I can tell that this has an effect on the jury. Even Rath will not meet my eyes as he considers this.

Nelson hits hard on the prenuptial agreement and scrambles to fill in the deficiencies in his evidence. “Mr. Madriani,” he says, “places great stock in the theory that the defendant never knew about Ben Potter’s plans to divorce her. Yet this is only a theory, so much conjecture. For we don’t know what the defendant knew or did not know on this point. We can only surmise.” He now turns from the jury and is looking at Talia, a silent indictment for her failure to testify.

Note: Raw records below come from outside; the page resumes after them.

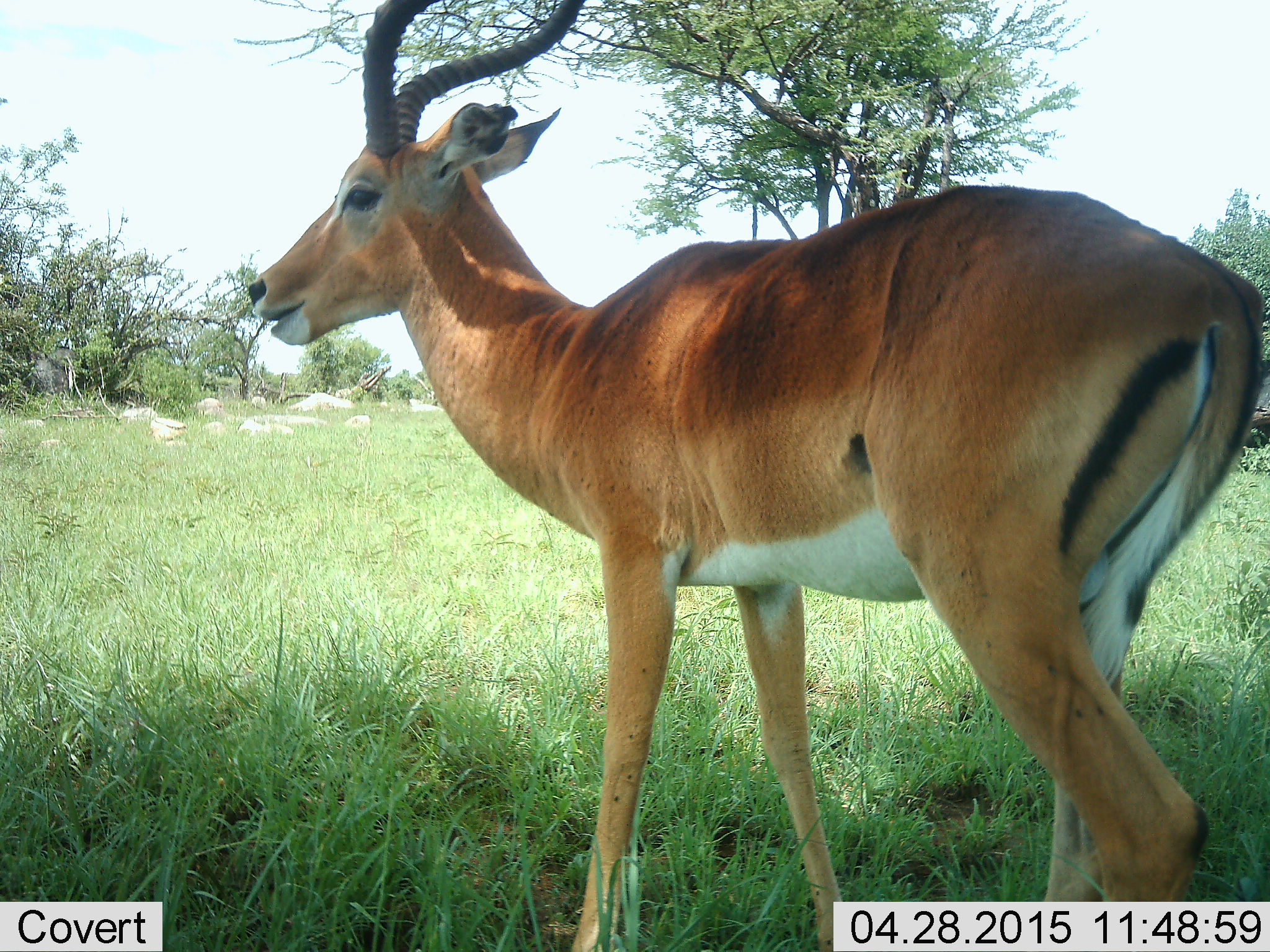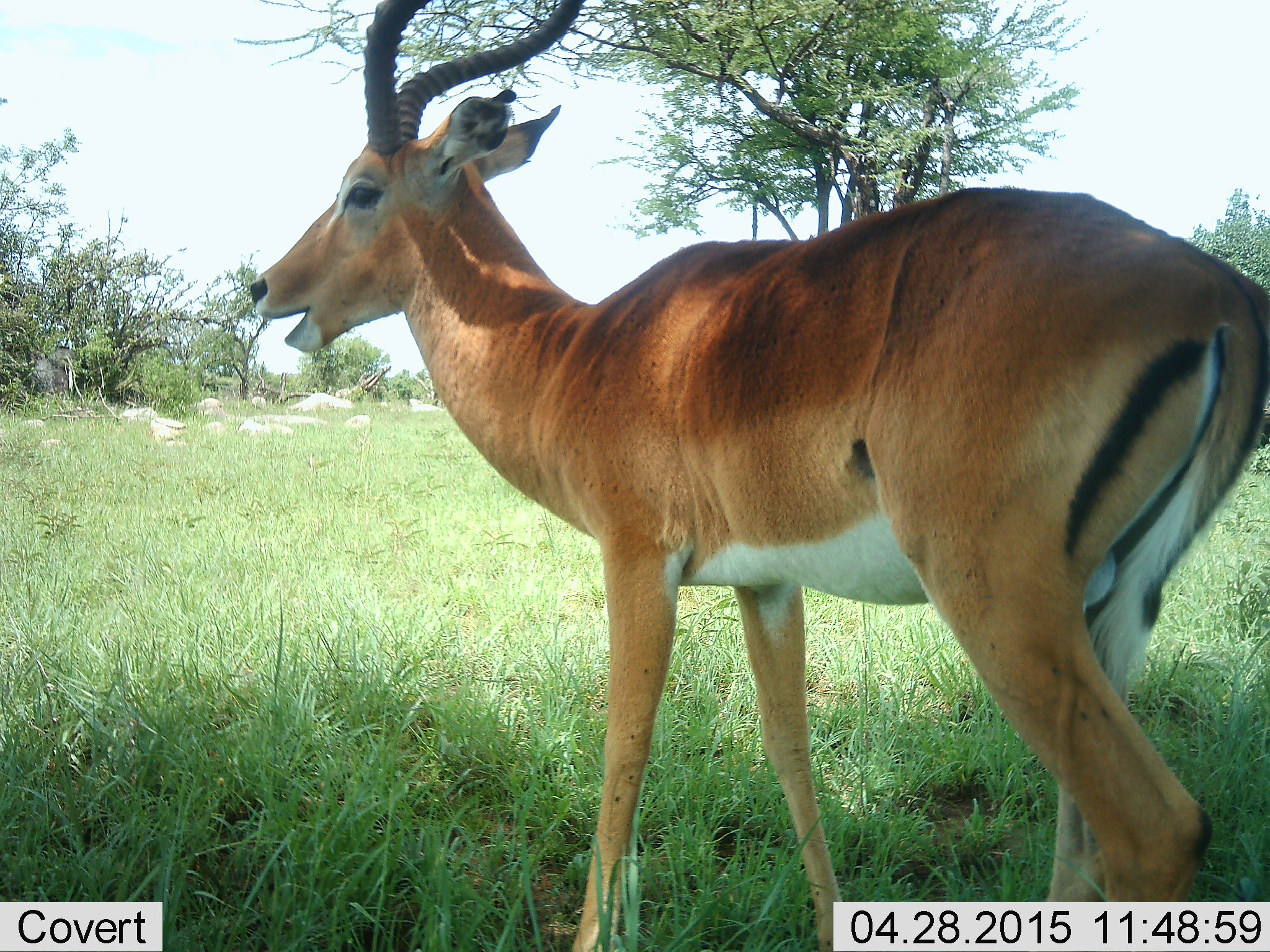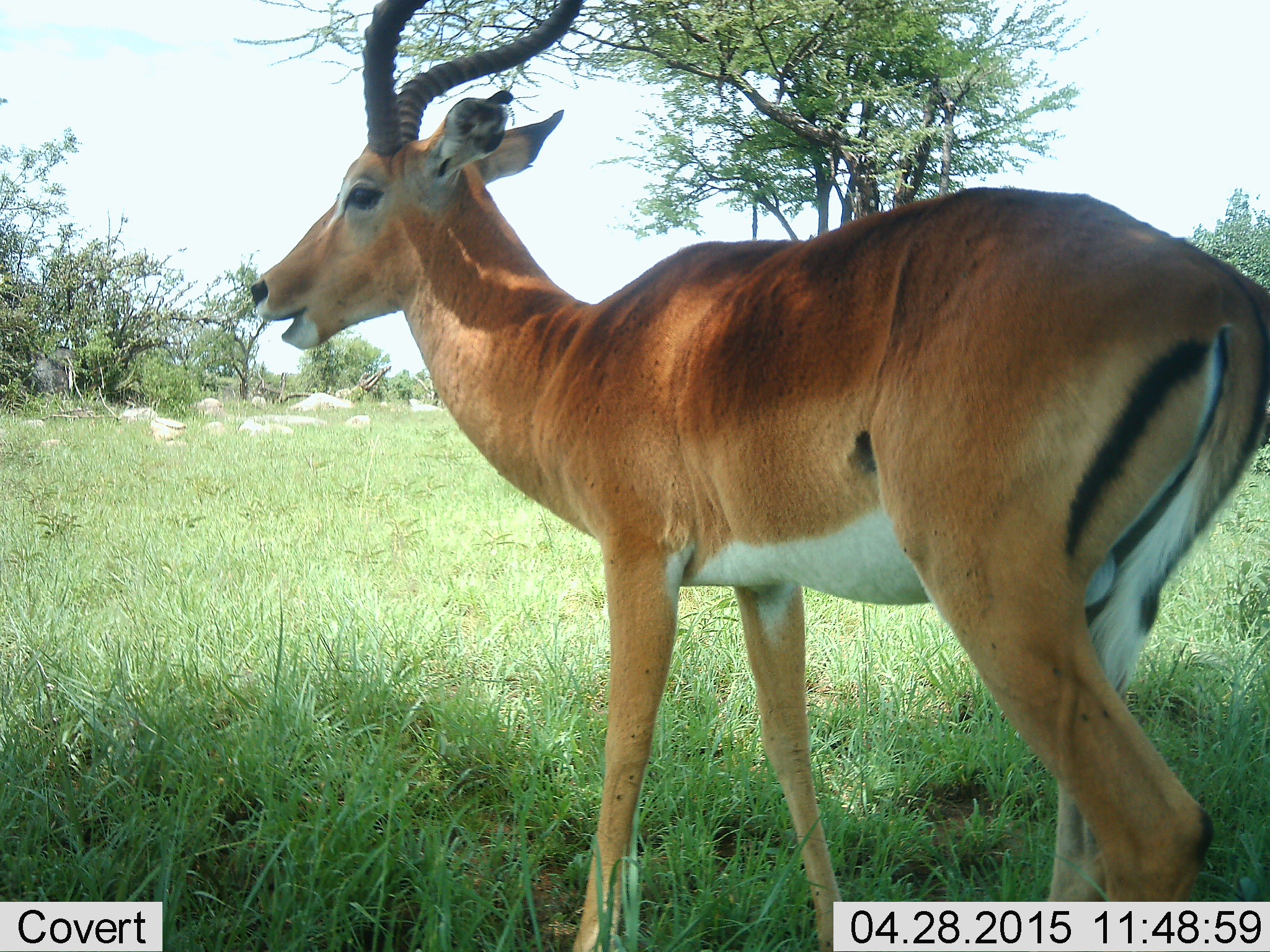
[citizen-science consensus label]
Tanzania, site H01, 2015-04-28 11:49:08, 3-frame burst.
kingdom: Animalia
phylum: Chordata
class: Mammalia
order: Artiodactyla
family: Bovidae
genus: Aepyceros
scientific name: Aepyceros melampus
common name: impala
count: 1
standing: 82%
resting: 0%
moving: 18%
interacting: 0%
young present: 0%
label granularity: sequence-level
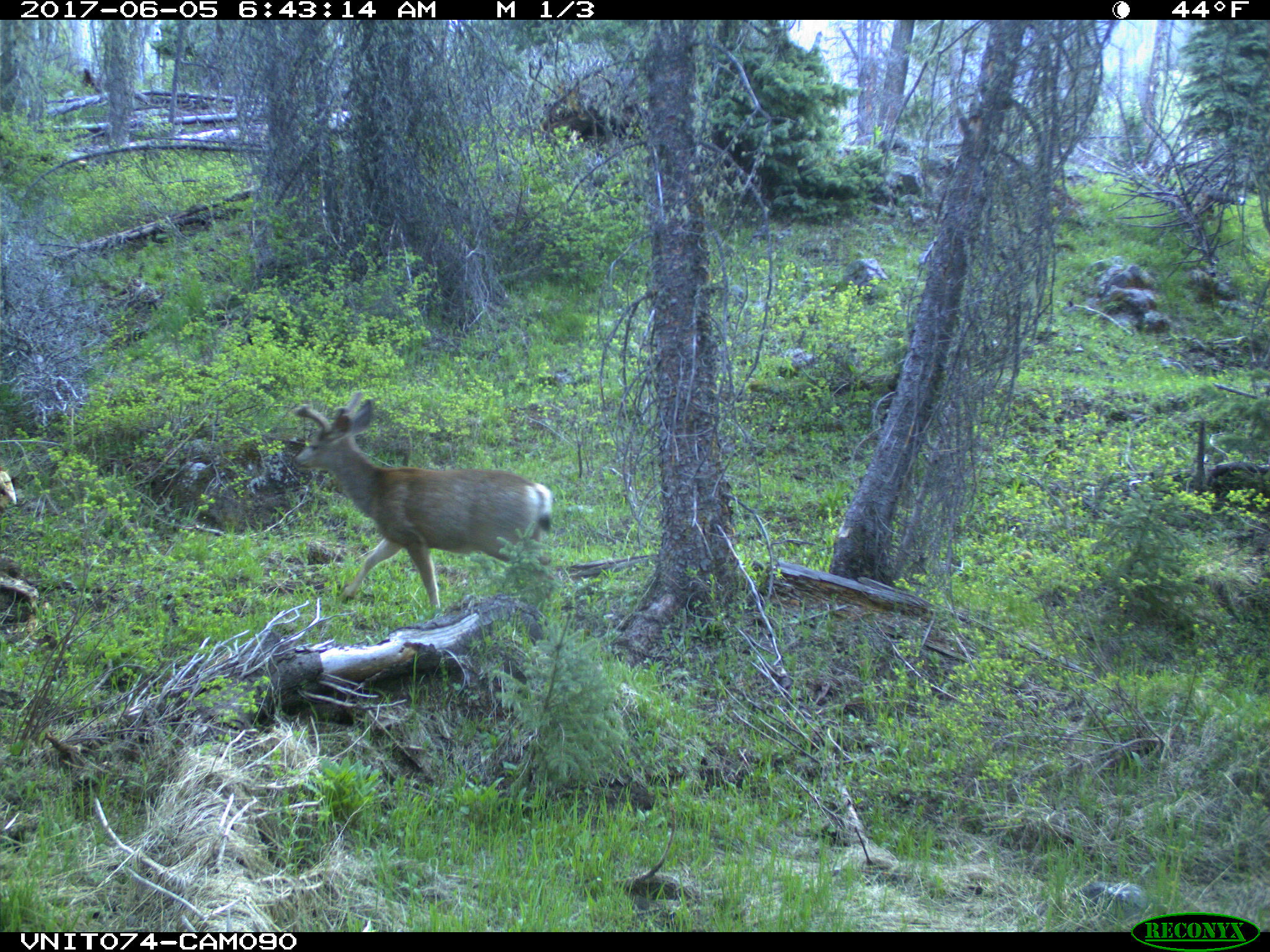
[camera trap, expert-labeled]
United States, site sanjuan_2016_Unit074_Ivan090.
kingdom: Animalia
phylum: Chordata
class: Mammalia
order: Artiodactyla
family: Cervidae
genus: Odocoileus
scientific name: Odocoileus hemionus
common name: mule deer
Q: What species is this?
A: Odocoileus hemionus (mule deer).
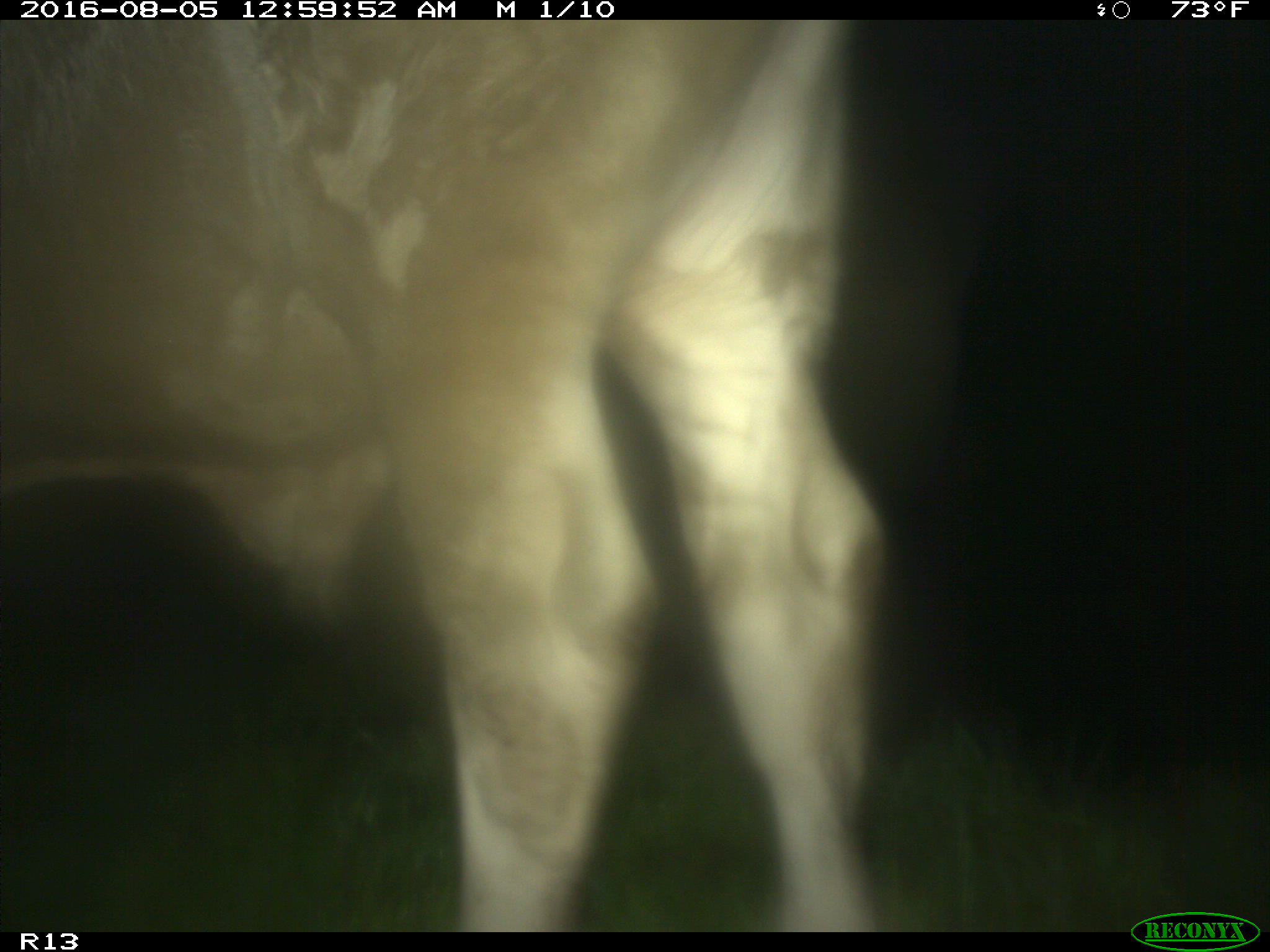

“We do know that she had a great deal to lose,” he says. “The home she lived in, an opulent residence fit for a queen, all interest in the law firm managed by her husband, a firm worth millions of dollars. A carefree, some might even say indulgent, life-style to which she had become accustomed. All of this would have been swept away in an instant if Ben Potter had divorced the defendant.”

He centers himself again on the railing. “Ask yourselves, ladies and gentlemen, whether this, the loss of all of these things, the loss of all financial security as one approaches the middle years of life, is not an adequate motive for murder.”

He steps back slowly, nodding, a little body English to provide the answer to his own rhetoric.

He runs quickly through the testimony of Talia’s character witnesses, testimony which he says is “self-serving-the raving endorsement of the country club set, whose morals, like those of the defendant, belong in some barn.”

This stings, and I can see Talia take a mean bead on him. I lean toward her with a little admonition on demeanor. “Don’t give the jury something to dislike,” I tell her. She settles into a more placid expression.

“Ladies and gentlemen, ask yourselves, can you believe a character witness who tells us that these sojourns to a local motel in the middle of the day with other men were perfectly innocent tennis lessons?” There is scorn dripping from his voice.

He steps away from the railing shaking his head, a little mock laughter. “These people think we are hayseeds,” he says.